Ein rechtes Netzwerk, das vornehmlich aus Elitesoldaten und Polizisten besteht, bereitet im Untergrund den Umsturz an Tag X vor. Was die Tageszeitung “taz” und das Magazin “Focus” unabhängig voneinander recherchiert haben, klingt nach einem Film-Plot – fast zu unglaublich, um wahr zu sein. Sie bauen eine Untergrundarmee in der Armee auf. Sie, das sind Soldaten, Reservisten, Polizisten, Beamte, Mitglieder des Verfassungsschutzes. Sie warten auf Tag X, den Zeitpunkt einer großen Krise in Deutschland. Dann wollen sie zu den Waffen greifen und Politiker und Andere aus dem linken Spektrum liquidieren. (…) Doch die Nachforschungen lassen für sie nur einen Schluss zu: “Ja, es gab und gibt zum Teil noch diese rechten, gut organisierten Netzwerke mit einer Person im Zentrum, die die Fäden zieht.” Diese Person, das ist laut “taz” André S., Deckname Hannibal.

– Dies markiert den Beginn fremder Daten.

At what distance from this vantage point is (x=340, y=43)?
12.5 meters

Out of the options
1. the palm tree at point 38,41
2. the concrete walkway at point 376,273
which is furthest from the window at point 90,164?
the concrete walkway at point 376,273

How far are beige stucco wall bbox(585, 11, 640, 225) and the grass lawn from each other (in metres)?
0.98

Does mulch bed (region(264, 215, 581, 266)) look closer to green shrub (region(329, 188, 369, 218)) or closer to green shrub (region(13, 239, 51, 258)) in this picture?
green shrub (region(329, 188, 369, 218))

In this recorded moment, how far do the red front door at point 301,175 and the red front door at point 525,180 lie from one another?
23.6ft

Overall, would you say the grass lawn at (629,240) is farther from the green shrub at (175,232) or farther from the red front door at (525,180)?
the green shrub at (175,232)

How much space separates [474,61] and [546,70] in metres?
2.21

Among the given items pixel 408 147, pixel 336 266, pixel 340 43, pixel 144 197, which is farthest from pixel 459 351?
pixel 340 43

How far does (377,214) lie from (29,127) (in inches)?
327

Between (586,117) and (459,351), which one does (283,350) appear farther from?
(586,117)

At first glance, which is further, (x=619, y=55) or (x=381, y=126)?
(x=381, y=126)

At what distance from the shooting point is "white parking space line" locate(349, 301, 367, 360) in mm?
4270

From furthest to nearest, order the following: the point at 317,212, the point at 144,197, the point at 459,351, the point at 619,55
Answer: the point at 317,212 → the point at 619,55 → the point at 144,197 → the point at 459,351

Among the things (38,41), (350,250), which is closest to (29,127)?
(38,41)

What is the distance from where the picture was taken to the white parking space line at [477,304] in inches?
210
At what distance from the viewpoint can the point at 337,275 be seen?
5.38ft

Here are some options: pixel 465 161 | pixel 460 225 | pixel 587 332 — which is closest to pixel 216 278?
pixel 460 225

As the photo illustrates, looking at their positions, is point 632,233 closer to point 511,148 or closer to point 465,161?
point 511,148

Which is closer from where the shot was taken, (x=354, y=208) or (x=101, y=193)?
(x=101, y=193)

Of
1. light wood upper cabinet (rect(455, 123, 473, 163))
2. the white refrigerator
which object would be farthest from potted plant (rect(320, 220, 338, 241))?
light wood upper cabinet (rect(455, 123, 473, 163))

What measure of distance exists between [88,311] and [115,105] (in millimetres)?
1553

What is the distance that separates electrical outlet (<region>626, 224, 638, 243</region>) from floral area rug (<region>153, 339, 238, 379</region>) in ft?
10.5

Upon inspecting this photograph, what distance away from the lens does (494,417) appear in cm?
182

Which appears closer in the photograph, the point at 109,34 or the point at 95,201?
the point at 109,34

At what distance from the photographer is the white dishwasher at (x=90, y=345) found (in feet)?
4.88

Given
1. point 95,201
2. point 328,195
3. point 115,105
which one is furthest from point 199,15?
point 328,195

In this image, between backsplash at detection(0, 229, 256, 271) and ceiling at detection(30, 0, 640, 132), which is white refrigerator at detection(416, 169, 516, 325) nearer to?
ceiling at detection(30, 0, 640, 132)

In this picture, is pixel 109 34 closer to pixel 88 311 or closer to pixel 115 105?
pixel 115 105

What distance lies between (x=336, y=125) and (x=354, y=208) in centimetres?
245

Der 33-jährige Soldat soll bis vor einiger Zeit dem “Kommando Spezialkräfte” (KSK) angehört haben, einer Eliteeinheit der Bundeswehr, die für Extremsituationen wie Terroranschläge oder Geiselnahmen ausgebildet ist. André S. soll Administrator mehrerer Chat-Gruppen – sogenannter Prepper – sein, Menschen also, die sich auf Katastrophen wie lange Stromausfälle oder Überschwemmungen vorbereiten [ aus dem Englischen “to prepare”, vorbereiten, Anm. d. Red].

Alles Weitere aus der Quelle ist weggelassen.